**TEXT PASSAGE:**
On the eve of Vinitaly, a push to create a Montalcino DOC (and reflections on a year past)

Above: Franco Ziliani (left), my friend and co-editor of VinoWire, and Mauro Mascarello, winemaker and producer of one of the greatest expressions of Nebbiolo, Giuseppe Mascarello Barolo. We tasted at Vinitaly last year together. This year, Franco and I will be tasting together at Vini Veri.

Passover and Easter will shortly be upon us and the who’s who of Italian wine is preparing to descend on the province of Verona for our industry’s annual trade fairs: Vinitaly (the largest and most commercial), Vini Veri (a gathering of natural winemakers and the most interesting in my opinion), and VinNatur (an assembly of winemakers who broke away from Vini Veri some years back). I’m particularly excited for Vini Veri because this year’s tasting sees the unification of Vini Veri with the Nicolas Joly biodynamic and quasi-biodynamic tastings, Triple A and Renaissance du Terroir (Return to Terroir).

Above: The Banfi Castle at last year’s Vinitaly. There were rumors — unfounded and untrue — that Banfi’s wines were seized on the floor of the fair last year. I am looking forward to tasting the 2004 Brunello di Montalcino by Banfi. Charles Scicolone and Tom Hyland — whose palates I respect greatly — have both told me that it’s classic Brunello, 100% Sangiovese, and one of the best wines Banfi has ever produced.

It’s remarkable to think that at this time last year, the world of Italian wine was gripped by the breaking news of the Brunello scandal: at least five major producers were accused of adulterating their wines from the 2003 vintage. A year has passed, a large quantity of wine has reportedly been declassified, and no indictments have been issued by the Siena prosecutor who supposedly launched the investigation in September of 2007.

It’s not surprising, however, that there has been a new push — albeit weak — within the association of Brunello producers to create a Montalcino DOC. Last week, a proposal to create such an appellation was put to the floor at the consortium’s assembly. (I haven’t been able to find out the results of the vote but according to most observers, it was unlikely that it would be ratified.)

Above: I am always geeked to taste Paolo Bea Sagrantino with Giampiero Bea at Vini Veri (I snapped this photo at last year’s fair). Tracie B and I have been enjoying his Santa Chiara 2006. It’s radically different than his 2005 and I hope to ask him about the vintage variation. (Is it the result of climatic differences or differences in the cellar? I imagine — knowing Giampiero and his radical belief in natural winemaking — that the former is the case.)

**REQUIRED TASKS:**
A. Name the annual trade fairs in the province of Verona that the Vinitaly post lists.
B. Transcribe the Vinitaly post between "Above: Franco Ziliani" and "(Return to Terroir).", inclusive.

**INFORMATION SUPPLIED:**
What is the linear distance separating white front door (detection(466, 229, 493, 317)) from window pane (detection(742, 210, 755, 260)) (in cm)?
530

**RESULTS OF THE EXERCISE:**
A. Vinitaly, Vini Veri, VinNatur

B.
Above: Franco Ziliani (left), my friend and co-editor of VinoWire, and Mauro Mascarello, winemaker and producer of one of the greatest expressions of Nebbiolo, Giuseppe Mascarello Barolo. We tasted at Vinitaly last year together. This year, Franco and I will be tasting together at Vini Veri.

Passover and Easter will shortly be upon us and the who’s who of Italian wine is preparing to descend on the province of Verona for our industry’s annual trade fairs: Vinitaly (the largest and most commercial), Vini Veri (a gathering of natural winemakers and the most interesting in my opinion), and VinNatur (an assembly of winemakers who broke away from Vini Veri some years back). I’m particularly excited for Vini Veri because this year’s tasting sees the unification of Vini Veri with the Nicolas Joly biodynamic and quasi-biodynamic tastings, Triple A and Renaissance du Terroir (Return to Terroir).